Lake Databases, however, are more constrained. Under the covers, a Lake Database is a metadata-only replicated SQL database, containing a handful of
EXTERNAL TABLE objects corresponding to the data you've defined in one of the above sources when generating the Lake Database. Up until recently Lake Databases were read-only, with the only type of object you had any "write" control over being the
EXTERNAL TABLEs, but even these had to be managed through one of the aforementioned means (Database Templates, Spark code or Dataverse) - nothing on the database could be edited directly.
However, the read-only nature of these databases has now changed, with the new ability to define custom objects in Lake Databases. This expands the scope of objects you can create in the Lake Database, to include
ROLEs. Certain custom objects can't be created from the SQL side, like non-synchronized
When should I use a Lake Database?
The primary benefit of Lake Databases is the interoperability between the different compute engines (Spark and SQL). For example, you don't need to duplicate tables of data if you have created a database in Spark and want to be able to query that same data via T-SQL in SQL Serverless. Similarly with Synapse Link for Dataverse - you don't need to manually export the Dataverse data and manually create a new SQL Serverless database in Synapse just to be able to query that data.
If you want to query the data using SQL Serverless, you can do that (and performance characteristics will be largely identical to the equivalent query in a normal SQL Serverless database).
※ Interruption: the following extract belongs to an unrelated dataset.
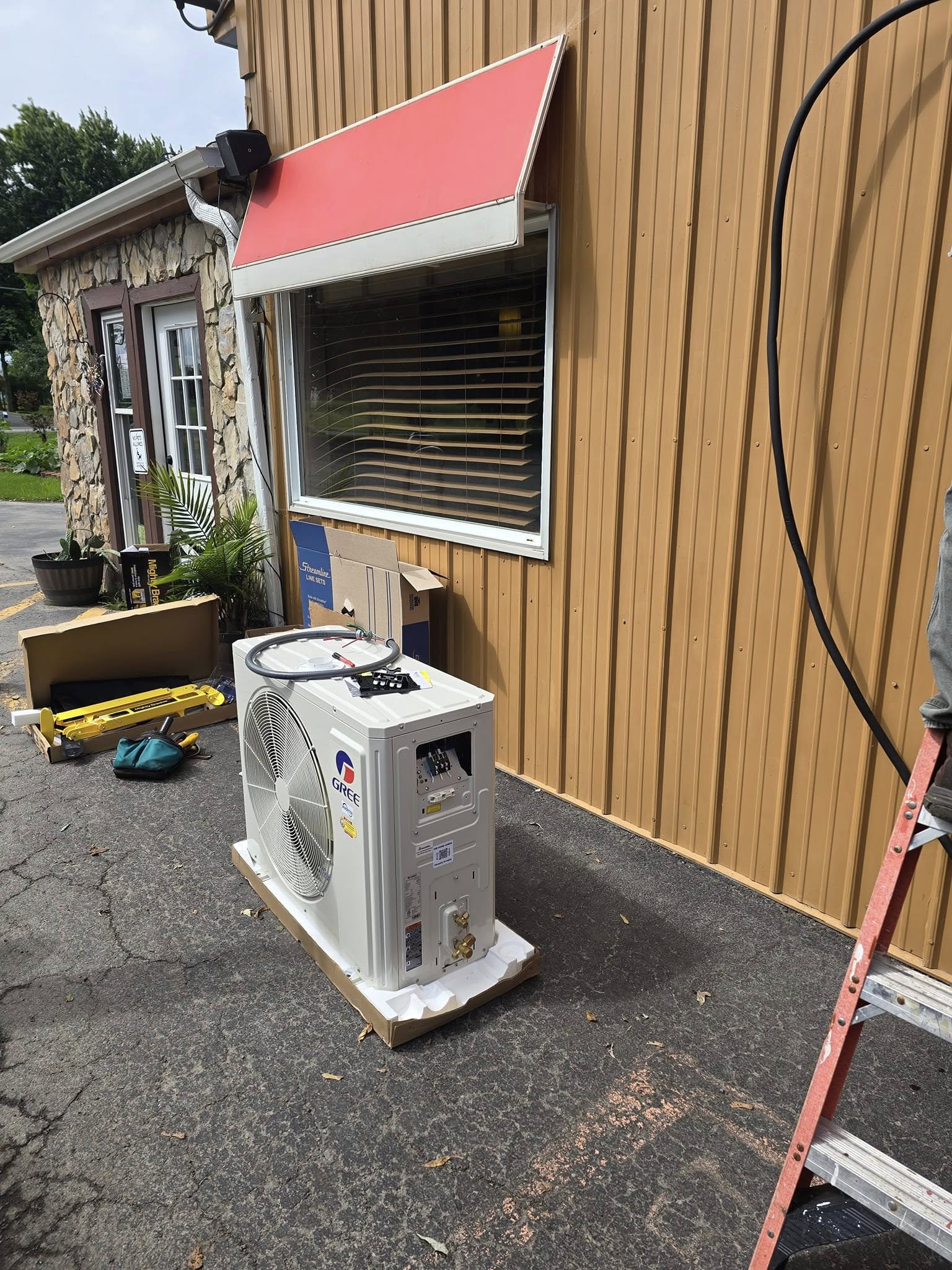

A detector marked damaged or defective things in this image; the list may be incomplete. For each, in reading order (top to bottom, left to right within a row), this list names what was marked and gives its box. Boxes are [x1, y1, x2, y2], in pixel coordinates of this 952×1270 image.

cracked asphalt [0, 500, 949, 1264]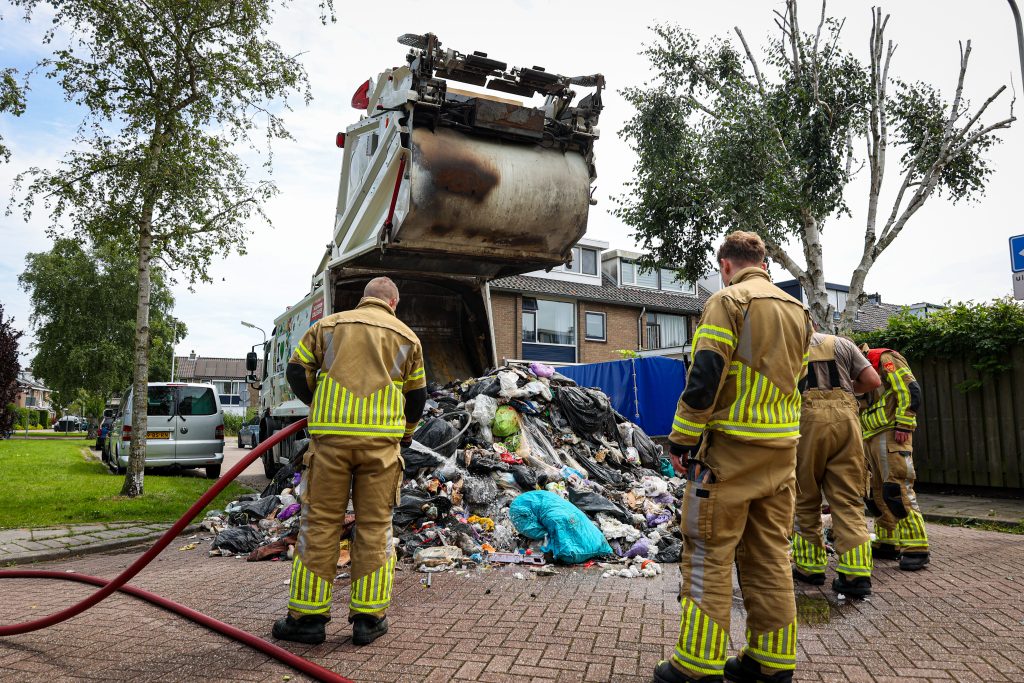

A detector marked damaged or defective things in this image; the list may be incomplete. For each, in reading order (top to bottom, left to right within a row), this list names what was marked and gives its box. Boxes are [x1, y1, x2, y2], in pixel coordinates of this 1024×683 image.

If you want to query the data using Spark code, you can do that too, and the Spark engine will be used.
To be clear, here are the main scenarios where Lake Databases are a good fit:
- You want to easily query tables of data from both the SQL engine and the Spark engine
- You want to utilize the clicky-clicky-draggy-droppy Database Templates designer to generate a "database" structure over files in your lake
- Note - you can now point Database Templates at existing files in your lake and have it create a table definition from those files.
- You want to easily query your Dataverse data
Otherwise, you should just use a normal SQL Serverless database, with its much more rich feature set.*
*It's worth noting that the number of SQL Serverless databases you can provision is currently limited to 20. In contrast, the number of Lake Databases you can have is unlimited.
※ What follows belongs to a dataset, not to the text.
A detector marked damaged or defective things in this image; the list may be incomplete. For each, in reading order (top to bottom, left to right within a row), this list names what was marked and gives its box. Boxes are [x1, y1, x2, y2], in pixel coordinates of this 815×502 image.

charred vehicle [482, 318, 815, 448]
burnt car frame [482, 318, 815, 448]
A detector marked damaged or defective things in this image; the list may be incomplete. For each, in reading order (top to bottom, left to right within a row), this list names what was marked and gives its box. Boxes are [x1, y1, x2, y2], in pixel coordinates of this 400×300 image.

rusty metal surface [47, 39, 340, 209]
Limitations/considerations of Lake Databases in Azure Synapse Analytics
- It is a one-way sync. That is, you can't modify tables of data via T-SQL (within SQL Serverless) and have the changes sync back to the underlying source (be it Spark/Dataverse/Database Templates).
- Lake Databases have a more limited feature set than SQL Serverless databases (e.g. can't create custom
EXTERNAL DATA SOURCEs directly in the replicated DB)
- The only supported query authentication mechanism is Azure Active Directory (AAD). This can be an App/User/Group. You can't currently override this to use a SAS token/Client ID + Secret, for example.
- Therefore, as ever, the users would need to have necessary permissions to the underlying files in the data lake
Lake Databases - easy sharing of data across platforms and compute engines
Lake Databases in Azure Synapse Analytics are just great. If you're starting on a new Synapse Analytics project, chances are you can benefit from Lake Databases. Whether you need to analyze business data from Dataverse, share your Spark tables of data with SQL Serverless, or use Database Templates to visually design and define your standardized/semantic analytical data model, there's a use-case for you.